Work request>
Everything from the line that contains "Infographic about digital" to the final line of the data, both ends included, must be set down exactly, apart from the pictures.

─── Input records

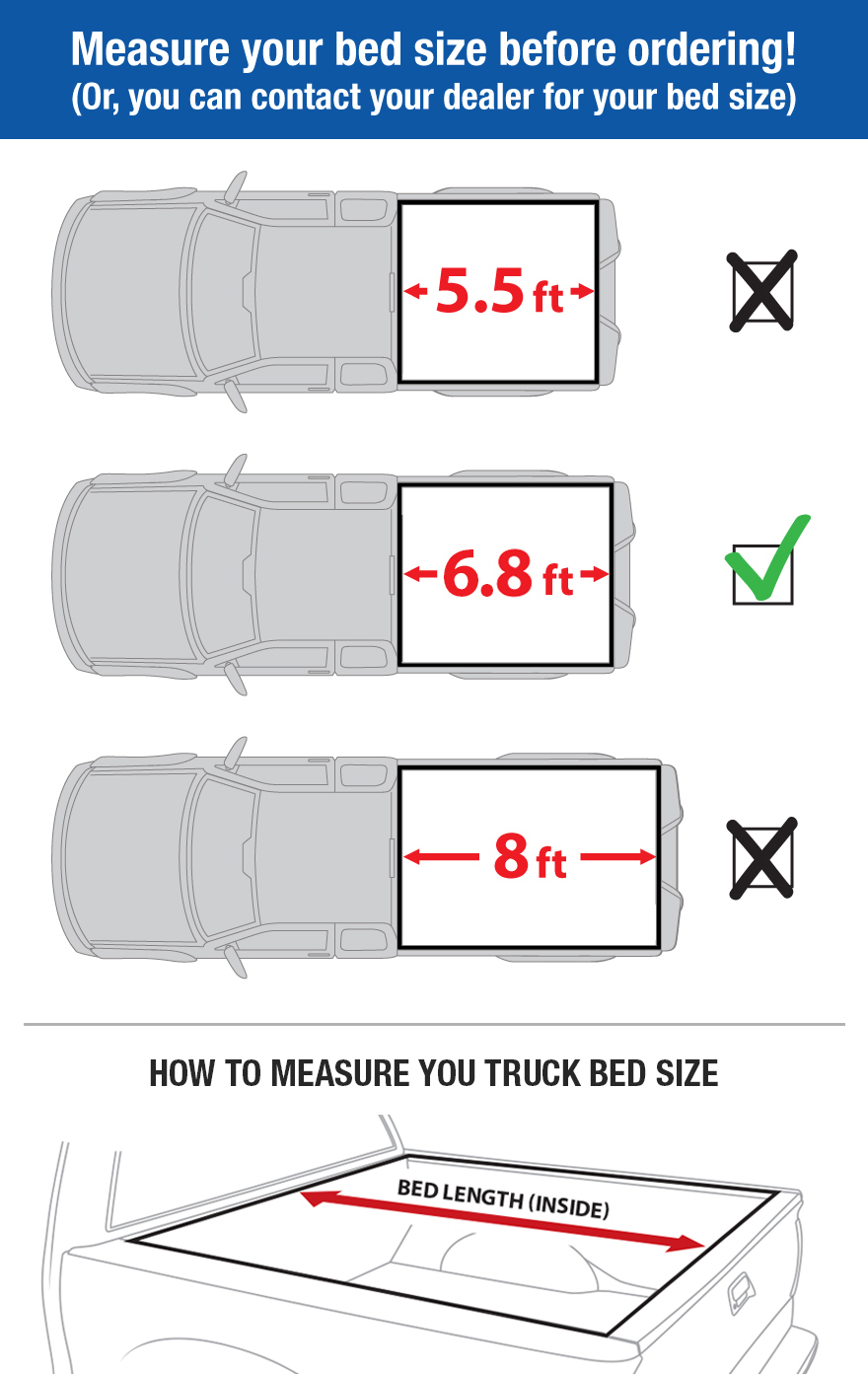 Measure your bed size before ordering!
(Or, you can contact your dealer for your bed size)

5.5 ft

6.8 ft

8 ft

HOW TO MEASURE YOU TRUCK BED SIZE

BED LENGTH (INSIDE)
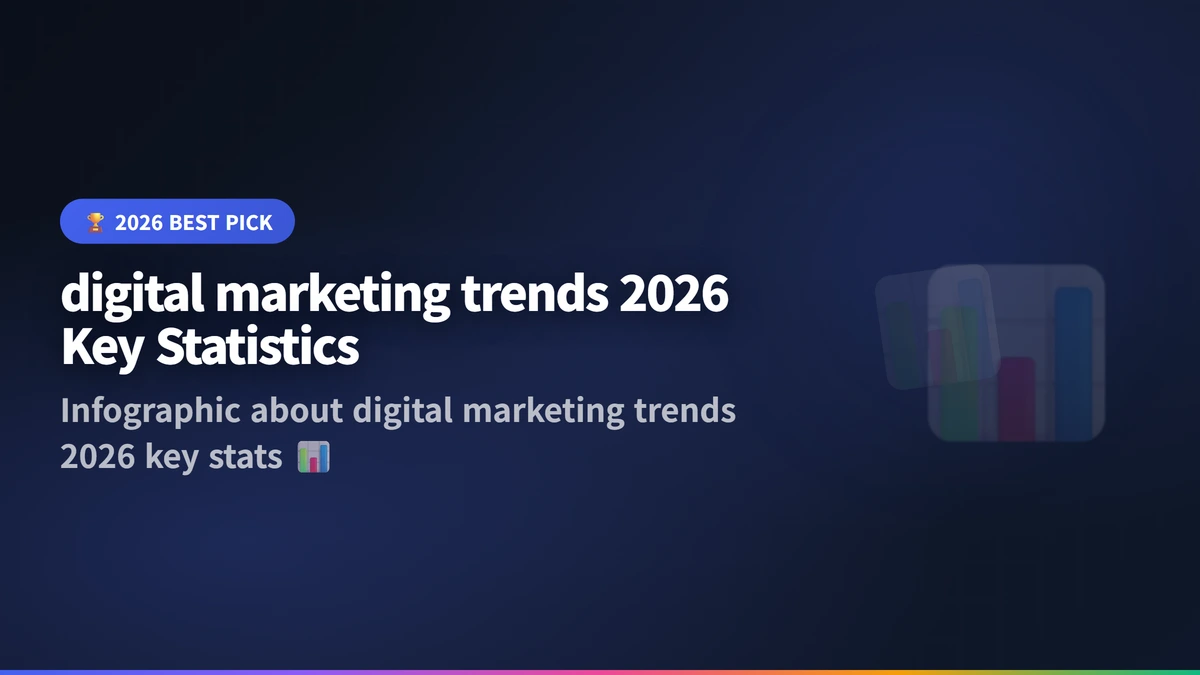 🏆 2026 BEST PICK

digital marketing trends 2026 Key Statistics

Infographic about digital marketing trends 2026 key stats 📊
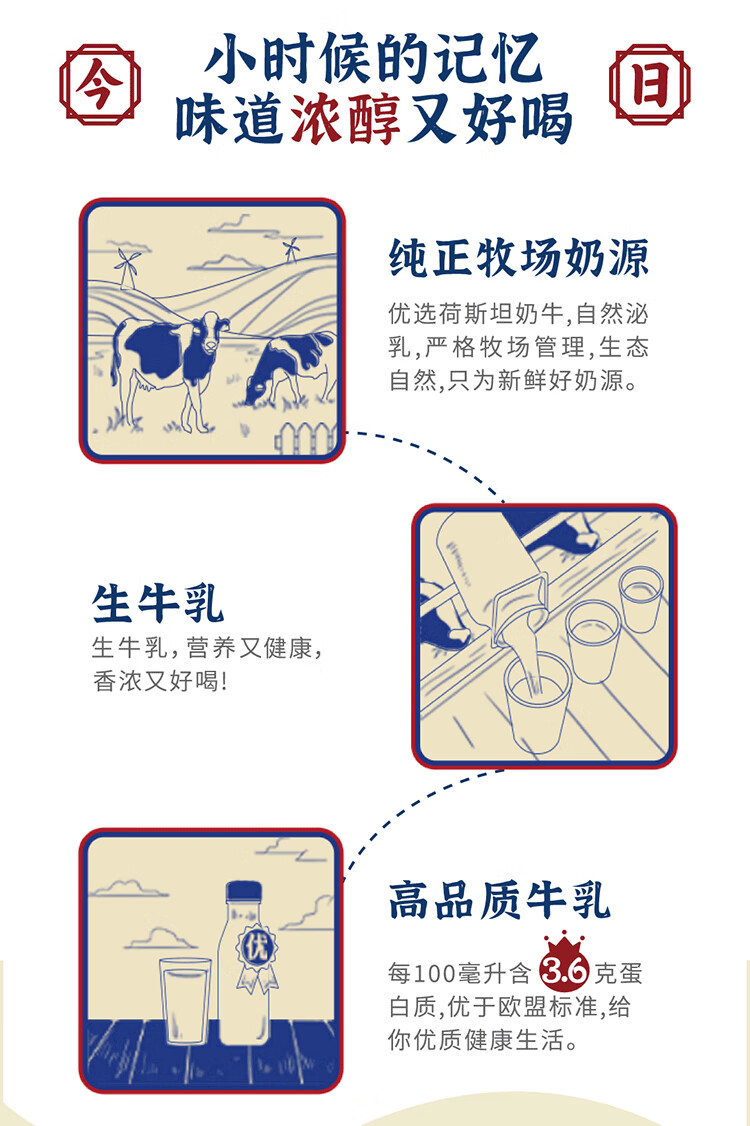 今

小时候的记忆
味道浓醇又好喝

日

纯正牧场奶源

优选荷斯坦奶牛,自然泌乳,严格牧场管理,生态自然,只为新鲜好奶源。

生牛乳

生牛乳,营养又健康,香浓又好喝!

优

高品质牛乳

每100毫升含3.6克蛋白质,优于欧盟标准,给你优质健康生活。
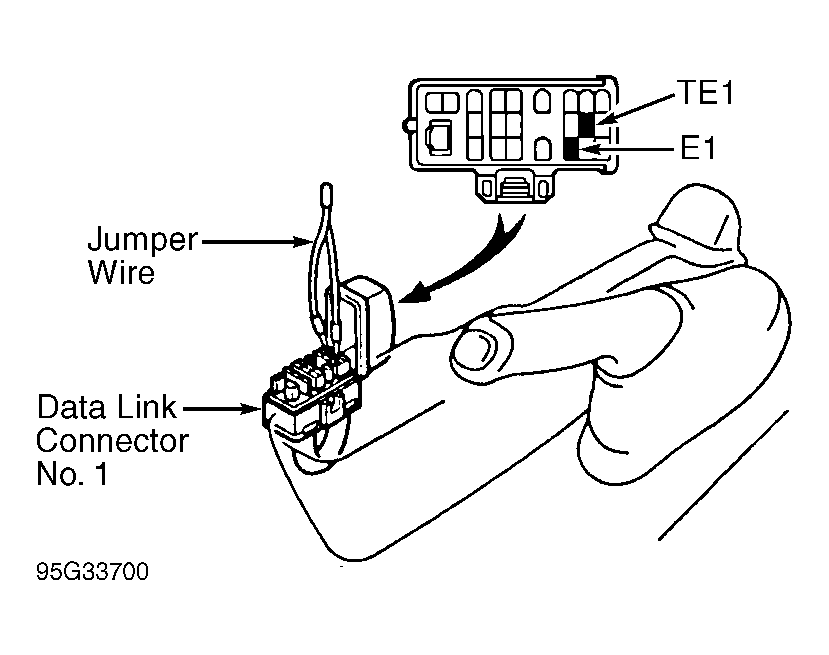 TE1
E1
Jumper Wire
Data Link Connector No. 1
95G33700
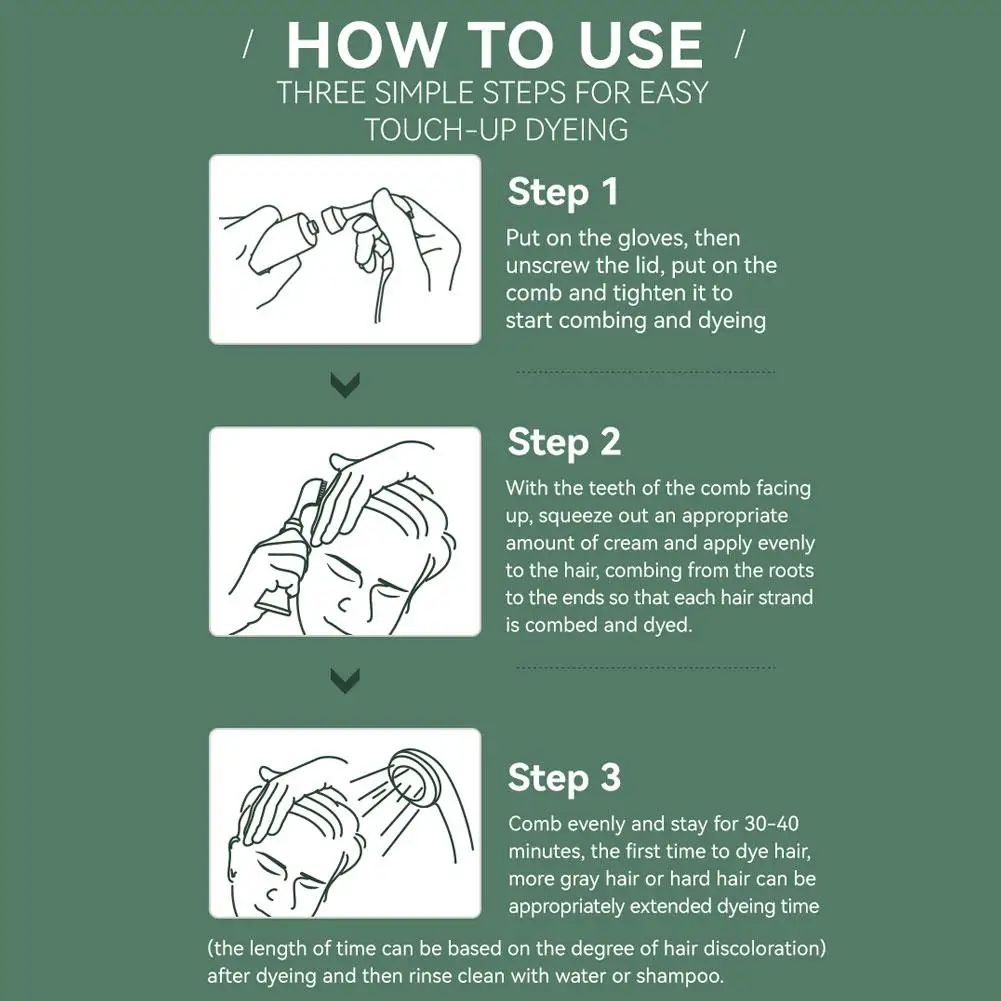 / HOW TO USE /
THREE SIMPLE STEPS FOR EASY TOUCH-UP DYEING

Step 1
Put on the gloves, then unscrew the lid, put on the comb and tighten it to start combing and dyeing

Step 2
With the teeth of the comb facing up, squeeze out an appropriate amount of cream and apply evenly to the hair, combing from the roots to the ends so that each hair strand is combed and dyed.

Step 3
Comb evenly and stay for 30-40 minutes, the first time to dye hair, more gray hair or hard hair can be appropriately extended dyeing time

(the length of time can be based on the degree of hair discoloration) after dyeing and then rinse clean with water or shampoo.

──────

Solution to the problem>
Infographic about digital marketing trends 2026 key stats 📊
 今

小时候的记忆
味道浓醇又好喝

日

纯正牧场奶源

优选荷斯坦奶牛,自然泌乳,严格牧场管理,生态自然,只为新鲜好奶源。

生牛乳

生牛乳,营养又健康,香浓又好喝!

优

高品质牛乳

每100毫升含3.6克蛋白质,优于欧盟标准,给你优质健康生活。
 TE1
E1
Jumper Wire
Data Link Connector No. 1
95G33700
 / HOW TO USE /
THREE SIMPLE STEPS FOR EASY TOUCH-UP DYEING

Step 1
Put on the gloves, then unscrew the lid, put on the comb and tighten it to start combing and dyeing

Step 2
With the teeth of the comb facing up, squeeze out an appropriate amount of cream and apply evenly to the hair, combing from the roots to the ends so that each hair strand is combed and dyed.

Step 3
Comb evenly and stay for 30-40 minutes, the first time to dye hair, more gray hair or hard hair can be appropriately extended dyeing time

(the length of time can be based on the degree of hair discoloration) after dyeing and then rinse clean with water or shampoo.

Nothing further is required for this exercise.